My 2nd set that came in hooked up great and turned on fine but I noticed weird glue residue on the top of the subwoofer that I was able to wipe off but more importantly I noticed a larger gap of 3-4 millimeters where the front silver panel holding the great connects to the main black box on the subwoofer. The gap is large enough that I can see a sliver of the insides of the subwoofer along with some very slight residue glue around where the front panel connects to the main box. The sound is great and I don't know if this gap could effect the performance or not of the subwoofer or grow loose over time or something. Also the amazon guy assured me its a new set even though it wasn't as prestine and clean as my first set. Should I return the 2nd set or am I just being completely paranoid? I got even more worried and paranoid after reading logitech z-2300 horror stories on newegg and amazon where the wiring fails in a short period of time and logitech refuses to pay the $50 it costs in shipping to send the failed unit in for a replacement.

Is it worth it to just turn it in for another set? I'm asking because I could get an even worse set and have the whole cycle repeated again of unwrapping and wrapping etc etc but then again my current set might be showing possible signs of being defective? I'm really dissapointed in the variable build quality with logitech speakers, but despite that they still sound great and get amazing reviews. There always seems to be terrible reviews of any product on newegg and amazon anyways...maybe reading all of them is making me more paranoid. What would you guys do if you were in my case?

PS: Thank god for Amazons no hassle free shipping label return policy, theres no real reason to buy from newegg anymore other then wanting a unique item


----------



## sabbathcrazy (Nov 26, 2010)

I used to have a Z-5500 set up. I read about the fuse problem. If you do not plug to much into the outlet that the speakers are using then it should not blow. Any ways, i think you should send them back and try and see if amazon can compensate you for your time. Is the gap in the sub woofer box? That will effect the sound because of air flow. It sound like to me they sent you a used kit. Glue on top of the sub? I do not think logitech would send out a set of speakers with glue all over it.


----------



## PunterCam (Dec 2, 2010)

All very true ^^^^^^^

I don't know if the z2300s have the same problem as the 5500s, but Logitech definately spec a fuse to small to cope with maximum power or, it seems, the extra load it takes to power on.

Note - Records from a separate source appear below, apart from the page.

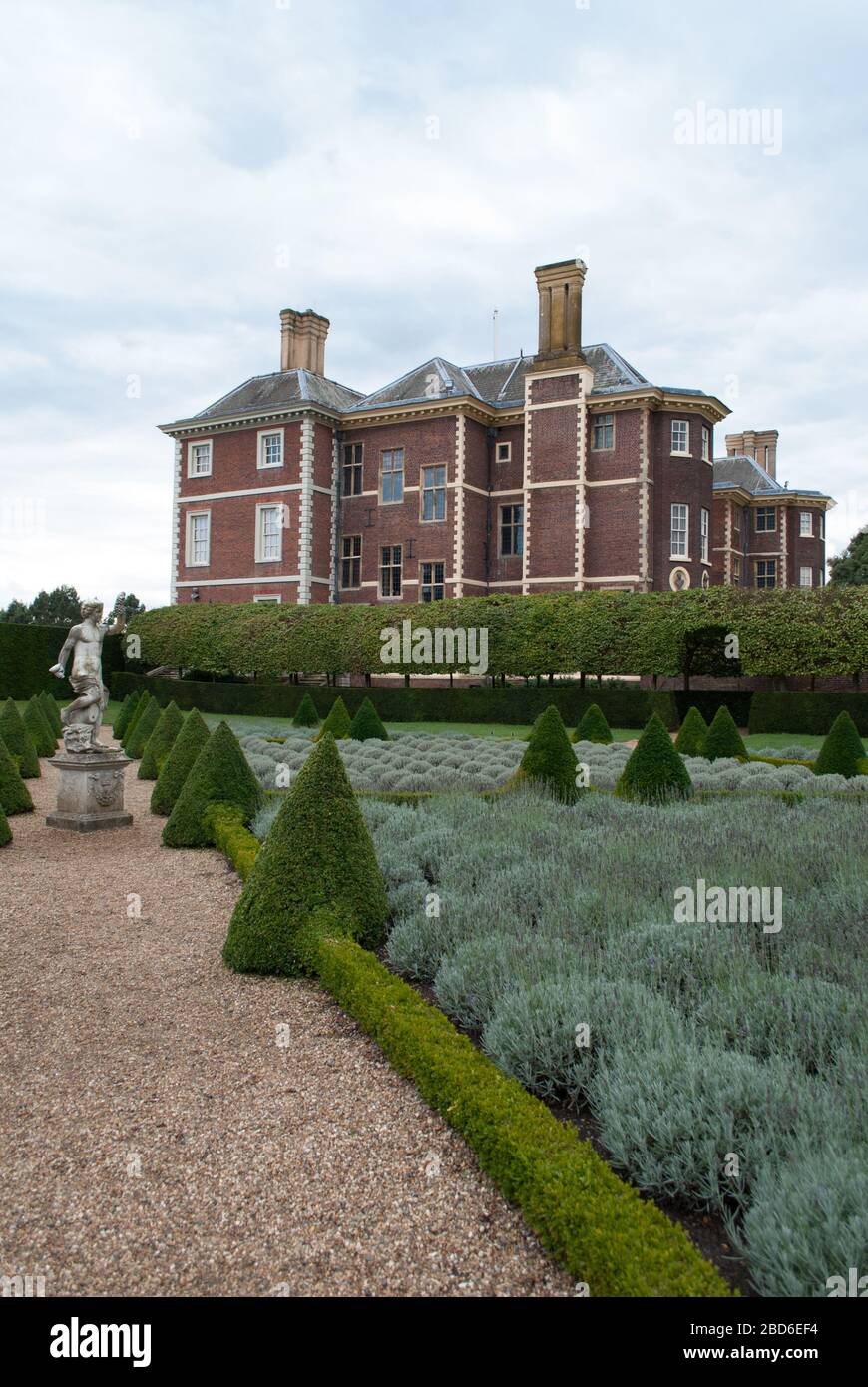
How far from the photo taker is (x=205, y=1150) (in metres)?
3.38

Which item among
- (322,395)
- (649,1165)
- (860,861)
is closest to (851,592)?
(860,861)

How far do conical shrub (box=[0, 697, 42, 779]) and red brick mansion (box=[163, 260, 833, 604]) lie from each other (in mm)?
20221

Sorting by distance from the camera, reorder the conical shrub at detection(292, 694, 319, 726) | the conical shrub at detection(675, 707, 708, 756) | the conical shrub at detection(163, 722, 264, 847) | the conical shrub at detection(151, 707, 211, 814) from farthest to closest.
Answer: the conical shrub at detection(292, 694, 319, 726) → the conical shrub at detection(675, 707, 708, 756) → the conical shrub at detection(151, 707, 211, 814) → the conical shrub at detection(163, 722, 264, 847)

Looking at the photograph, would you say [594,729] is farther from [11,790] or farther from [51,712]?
[51,712]

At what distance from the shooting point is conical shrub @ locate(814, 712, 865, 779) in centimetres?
1236

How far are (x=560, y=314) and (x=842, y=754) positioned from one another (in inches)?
926

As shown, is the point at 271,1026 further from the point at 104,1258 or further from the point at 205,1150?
the point at 104,1258

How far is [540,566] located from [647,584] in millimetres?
3822

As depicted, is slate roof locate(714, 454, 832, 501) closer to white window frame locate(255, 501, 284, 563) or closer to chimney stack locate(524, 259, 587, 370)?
chimney stack locate(524, 259, 587, 370)

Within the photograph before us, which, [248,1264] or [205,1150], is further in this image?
[205,1150]

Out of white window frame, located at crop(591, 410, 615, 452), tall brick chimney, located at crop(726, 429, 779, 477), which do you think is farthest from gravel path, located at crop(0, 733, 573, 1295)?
tall brick chimney, located at crop(726, 429, 779, 477)

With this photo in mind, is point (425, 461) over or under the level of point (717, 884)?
over

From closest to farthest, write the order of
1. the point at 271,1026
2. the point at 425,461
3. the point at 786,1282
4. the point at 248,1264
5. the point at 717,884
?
1. the point at 786,1282
2. the point at 248,1264
3. the point at 271,1026
4. the point at 717,884
5. the point at 425,461

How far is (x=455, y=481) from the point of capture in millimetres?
32906
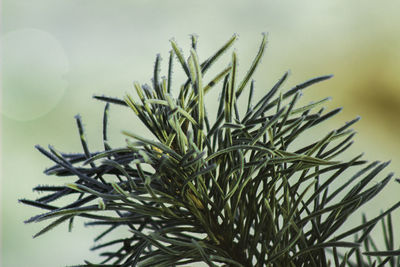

Return your set if there is a physical defect - it may be the result of a drop, which could've damaged something else.

Simple physics will tell you what fuse to use! Power=V x I !!! 5500s were shipped with a 2.5amp fuse - blew 3 in the first 3 weeks. Swapped it for a 3.15amp slow blow and haven't had a problem in 3 years.


----------



## Necifix (Dec 23, 2010)

Hm, I've had my Logitech Z-2300 for 3 years in a week now and no issues at all. I'm sorry you're having issues with them. I would use them for awhile, while you can during the warranty period, and see if anything happens. It could just be that there was some faulty gluing and it can be an easy fix, but, I suppose opening the woofer would be voiding the warranty.


----------